Monday, September 14th, 2009

By diggesting some thoughts and reading some more on the subject, I believe I might be on track of finding my so long sought after thesis subject!

This is my main thought that I would like to examine:

What has happened internally to media companies since the introduction of the Internet and thereby thousands of new distribution channels?

In the old days, media companies were all about traditional supply chains where news were produced in one end of the chain, printed and then delivered to the end customer in the other end. Quite straight forward, and the media company could control the entire process.

As the density of offerings have increased with the microprocessor (very cool way of saying that things have changed from “Designing Interactive Strategy: From Value Chains to Value Constellations“) the end customer’s value creation has started to take new forms. Media is consumed in new ways, via new channels (Google News, Digg.com, personal blogs and so on).

The major driver for this change has been the everyday lower external transaction costs of communication which is also the largest driver of organizing in value constellations with several smaller actors instead of in one large firm (Coase, Theory of the Firm).

What I would like to examine is this: Have the media companies (specifically the newspapers) adjusted internally to this transformation (by working more in networks with other actors) or are they still run like they used to be (by doing most of the work in-house and trying to maximize revenue from each additional channel)?

What’s great about this subject is that there is a large amount of data to be collected qualitatively and the end product might actually result in something useful for media companies!

How to compete with free

Monday, September 7th, 2009

As Chris Anderson notes in Free! it is true that you can’t compete with free in the economy of bits in the long run. If your marginal cost is close enough to zero, either you or your competitor will stop charging for the service. With the cost of storage, bandwidth and processing power halving each year, this day will inevitably come.

So, how do you compete with a good enough service such as YouTube that offers high functional quality, rich features and solves the users problem (a demand for video clips) for free? One thing is certain, price is taken out of the equation. In order to charge your users for a similar service, you would have to offer a hefty amount of extra value and somehow make sure that YouTube just don’t copy your model and offer it for free.

What you need to do is look at each part of the process that adds value to the end product for the users and firstly decide on if you could do it cheaper than your competitor (e.g. if you could stream high quality videos cheaper than YouTube) or, if in fact the customer is adding this value himself. If you can find a value-adding task that is in fact executed by the user in your competitors business, it might prove to be a deal changer.
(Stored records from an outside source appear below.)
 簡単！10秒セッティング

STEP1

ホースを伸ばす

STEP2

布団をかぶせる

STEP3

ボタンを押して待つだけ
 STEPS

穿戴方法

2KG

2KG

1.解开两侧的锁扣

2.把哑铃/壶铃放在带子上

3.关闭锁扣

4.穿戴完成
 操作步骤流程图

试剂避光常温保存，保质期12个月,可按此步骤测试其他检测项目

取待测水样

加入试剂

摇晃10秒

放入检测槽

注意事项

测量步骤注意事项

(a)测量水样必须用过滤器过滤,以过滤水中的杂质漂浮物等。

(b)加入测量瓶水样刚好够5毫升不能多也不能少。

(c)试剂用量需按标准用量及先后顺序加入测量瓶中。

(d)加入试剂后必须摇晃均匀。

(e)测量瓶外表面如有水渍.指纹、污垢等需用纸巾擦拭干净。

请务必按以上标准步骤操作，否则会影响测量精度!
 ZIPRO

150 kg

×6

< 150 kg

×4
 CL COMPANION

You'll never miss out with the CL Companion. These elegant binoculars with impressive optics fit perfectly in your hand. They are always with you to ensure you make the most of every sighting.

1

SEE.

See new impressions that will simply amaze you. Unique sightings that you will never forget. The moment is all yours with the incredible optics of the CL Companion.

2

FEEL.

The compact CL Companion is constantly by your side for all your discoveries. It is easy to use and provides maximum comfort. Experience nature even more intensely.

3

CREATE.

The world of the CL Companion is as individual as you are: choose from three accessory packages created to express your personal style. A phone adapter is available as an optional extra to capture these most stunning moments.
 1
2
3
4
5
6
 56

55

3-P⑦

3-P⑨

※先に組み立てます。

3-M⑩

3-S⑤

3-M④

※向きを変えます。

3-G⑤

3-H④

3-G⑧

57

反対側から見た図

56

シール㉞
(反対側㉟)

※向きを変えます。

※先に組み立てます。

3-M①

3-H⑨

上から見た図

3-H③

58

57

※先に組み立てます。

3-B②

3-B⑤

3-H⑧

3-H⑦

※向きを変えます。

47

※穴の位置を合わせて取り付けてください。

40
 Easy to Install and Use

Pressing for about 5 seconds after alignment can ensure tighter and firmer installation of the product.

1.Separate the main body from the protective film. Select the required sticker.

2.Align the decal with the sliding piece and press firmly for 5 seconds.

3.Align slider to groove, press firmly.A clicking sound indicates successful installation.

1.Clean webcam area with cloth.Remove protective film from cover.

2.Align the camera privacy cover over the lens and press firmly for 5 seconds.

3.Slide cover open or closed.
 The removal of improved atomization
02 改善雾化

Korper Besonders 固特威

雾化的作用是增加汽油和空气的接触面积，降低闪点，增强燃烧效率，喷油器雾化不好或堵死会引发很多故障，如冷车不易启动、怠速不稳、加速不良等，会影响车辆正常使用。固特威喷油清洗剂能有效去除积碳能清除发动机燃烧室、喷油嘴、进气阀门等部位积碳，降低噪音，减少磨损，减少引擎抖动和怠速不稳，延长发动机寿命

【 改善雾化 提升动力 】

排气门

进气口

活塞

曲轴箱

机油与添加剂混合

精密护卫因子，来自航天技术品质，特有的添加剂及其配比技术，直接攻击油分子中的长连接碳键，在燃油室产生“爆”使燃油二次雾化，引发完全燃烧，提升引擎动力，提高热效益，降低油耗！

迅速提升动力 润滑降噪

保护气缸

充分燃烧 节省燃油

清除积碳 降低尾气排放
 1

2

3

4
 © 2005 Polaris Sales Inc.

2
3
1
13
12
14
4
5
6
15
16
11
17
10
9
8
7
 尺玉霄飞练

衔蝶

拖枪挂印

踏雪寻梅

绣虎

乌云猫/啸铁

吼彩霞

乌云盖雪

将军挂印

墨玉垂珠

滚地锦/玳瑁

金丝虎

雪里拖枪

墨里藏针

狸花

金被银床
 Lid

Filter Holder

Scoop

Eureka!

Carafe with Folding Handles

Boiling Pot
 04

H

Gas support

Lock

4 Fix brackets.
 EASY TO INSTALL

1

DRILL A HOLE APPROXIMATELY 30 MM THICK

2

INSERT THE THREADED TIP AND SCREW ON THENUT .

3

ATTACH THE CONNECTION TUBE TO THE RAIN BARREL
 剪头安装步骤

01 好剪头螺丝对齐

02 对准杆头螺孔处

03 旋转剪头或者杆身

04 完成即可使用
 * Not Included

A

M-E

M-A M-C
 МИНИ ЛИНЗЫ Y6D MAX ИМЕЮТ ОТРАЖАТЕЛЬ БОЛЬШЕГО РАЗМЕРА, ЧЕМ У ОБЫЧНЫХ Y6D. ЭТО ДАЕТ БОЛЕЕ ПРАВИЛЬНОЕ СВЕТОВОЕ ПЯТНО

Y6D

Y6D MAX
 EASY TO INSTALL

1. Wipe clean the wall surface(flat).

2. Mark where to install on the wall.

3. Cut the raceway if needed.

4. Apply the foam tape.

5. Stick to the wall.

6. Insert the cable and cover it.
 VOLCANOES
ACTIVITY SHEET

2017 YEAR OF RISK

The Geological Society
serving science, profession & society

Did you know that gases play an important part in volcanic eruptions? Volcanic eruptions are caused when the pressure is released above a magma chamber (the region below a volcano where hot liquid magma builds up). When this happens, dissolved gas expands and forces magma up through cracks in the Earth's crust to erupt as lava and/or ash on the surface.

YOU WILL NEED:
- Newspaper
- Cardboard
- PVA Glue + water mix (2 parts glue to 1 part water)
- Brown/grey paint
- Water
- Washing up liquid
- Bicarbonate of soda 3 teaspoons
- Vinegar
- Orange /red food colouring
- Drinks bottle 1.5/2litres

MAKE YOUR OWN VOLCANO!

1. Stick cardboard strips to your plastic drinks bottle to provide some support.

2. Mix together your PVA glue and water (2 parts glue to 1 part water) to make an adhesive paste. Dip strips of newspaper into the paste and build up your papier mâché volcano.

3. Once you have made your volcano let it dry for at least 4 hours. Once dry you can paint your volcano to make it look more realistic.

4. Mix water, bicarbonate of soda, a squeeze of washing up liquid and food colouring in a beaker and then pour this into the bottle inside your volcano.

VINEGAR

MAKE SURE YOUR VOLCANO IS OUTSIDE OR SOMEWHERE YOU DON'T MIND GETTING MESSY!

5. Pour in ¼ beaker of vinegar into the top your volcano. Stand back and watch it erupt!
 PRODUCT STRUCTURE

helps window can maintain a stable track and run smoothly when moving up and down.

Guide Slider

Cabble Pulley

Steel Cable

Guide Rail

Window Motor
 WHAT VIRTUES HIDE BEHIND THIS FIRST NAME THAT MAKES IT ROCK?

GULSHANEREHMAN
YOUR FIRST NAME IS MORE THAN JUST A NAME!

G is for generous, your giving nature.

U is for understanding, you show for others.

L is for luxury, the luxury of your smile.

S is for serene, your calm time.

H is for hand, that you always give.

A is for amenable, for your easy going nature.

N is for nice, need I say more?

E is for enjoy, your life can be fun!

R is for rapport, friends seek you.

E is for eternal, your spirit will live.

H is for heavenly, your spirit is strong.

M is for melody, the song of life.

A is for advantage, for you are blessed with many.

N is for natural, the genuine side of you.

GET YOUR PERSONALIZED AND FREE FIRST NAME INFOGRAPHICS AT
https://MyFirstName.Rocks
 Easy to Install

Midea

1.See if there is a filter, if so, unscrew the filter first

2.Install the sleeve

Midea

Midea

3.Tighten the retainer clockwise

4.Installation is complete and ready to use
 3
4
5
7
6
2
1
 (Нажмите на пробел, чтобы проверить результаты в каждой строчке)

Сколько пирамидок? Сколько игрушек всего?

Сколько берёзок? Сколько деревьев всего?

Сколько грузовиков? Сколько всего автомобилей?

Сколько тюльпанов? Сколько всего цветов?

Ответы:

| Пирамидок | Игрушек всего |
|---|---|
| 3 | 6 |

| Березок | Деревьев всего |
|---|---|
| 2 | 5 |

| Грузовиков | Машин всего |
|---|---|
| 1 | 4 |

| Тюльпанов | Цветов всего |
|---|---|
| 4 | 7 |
If you are able to carry out this task for the customer instead, that might be just the extra value you add to your service that beats the competition (note that this is without competing on price).

The most classic example of the opposite of this thinking is what IKEA has done to reconfigure the value constellation. By letting the buyers perform a value adding task (assembling the furniture), IKEA is able to sell it cheaper. The genius of this is that IKEA figured out that the customers value their money more than the time it takes to assemble the furniture, therefore customers take on part of the value creation while still feeling that they have done a bargain. This reconfiguration enables IKEA to keep a lower price than the competition.

But, think about what would happen if furniture was free. Would you choose to buy furniture from IKEA where you have to do some of the value adding yourself or would you prefer to get ready assembled furniture? Suddenly, what was a competitive advantage has turned into a major disadvantage.

So, how are users part of the value creation on YouTube? The most obvious example would be in their quest to find relevant and interesting material. Much of the value a user gets from using YouTube actually comes from his/her own ability to find relevant stuff. What if a competitor came up with a recommendation engine that took care of this value adding and served relevant stuff without the user having to participate in the process?

Suddenly we have a situation where the user pays for neither service, but gets more value (as in output of value minus participation in the value creating process) from the new service. That might be enough for a major shift in the competitive landscape.